Dynamics of High-Risk Nonvaccine Human Papillomavirus Types after Actual Vaccination Scheme

1Departamento de Matemáticas, Facultad de Ciencias, UNAM. Avenida Universidad 3000, Circuito Exterior S/N Delegación Coyoacán, C.P. 04510 Ciudad Universitaria, D.F., Mexico
2Centro de Ciencias de la Complejidad (C3), Torre de Ingeniería, UNAM. Avenida Universidad 3000, Circuito Exterior S/N Delegación Coyoacán, C.P. 04510 Ciudad Universitaria, D.F., Mexico
3Hospital General de México, Dr Balmis No. 148. Col. Doctores C.P. 06726 México, D.F., Mexico
4Unidad Académica de Matemáticas, Universidad Autónoma de Guerrero, Avenida Lázaro Cárdenas S/N, Ciudad Universitaria, C.P. 39090 Chilpancingo, GRO, Mexico

Received 1 January 2014; Accepted 7 March 2014; Published 3 April 2014

Academic Editor: Edelmira Valero

Copyright © 2014 Raúl Peralta et al. This is an open access article distributed under the Creative Commons Attribution License, which permits unrestricted use, distribution, and reproduction in any medium, provided the original work is properly cited.

Abstract

Human papillomavirus (HPV) has been identified as the main etiological factor in the developing of cervical cancer (CC). This finding has propitiated the development of vaccines that help to prevent the HPVs 16 and 18 infection. Both genotypes are associated with 70% of CC worldwide. In the present study, we aimed to determine the emergence of high-risk nonvaccine HPV after actual vaccination scheme to estimate the impact of the current HPV vaccines.
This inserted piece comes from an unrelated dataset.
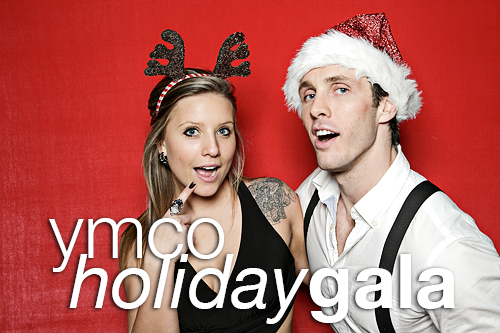 YMCO Holiday Gala at the Milwaukee Athletic Club
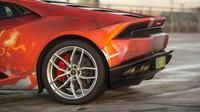 Lamborghini Huracán LP 610-4 v úpravě Print Tech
A SIR-type model was used to study the HPV dynamics after vaccination. According to the results, our model indicates that the application of the vaccine reduces infection by target or vaccine genotypes as expected. However, numerical simulations of the model suggest the presence of the phenomenon called vaccine—induced pathogen strain replacement. Here, we report the following replacement mechanism: if the effectiveness of cross-protective immunity is not larger than the effectiveness of the vaccine, then the high-risk nonvaccine genotypes emerge. In this scenario, further studies of infection dispersion by HPV are necessary to ascertain the real impact of the current vaccines, primarily because of the different high-risk HPV types that are found in CC.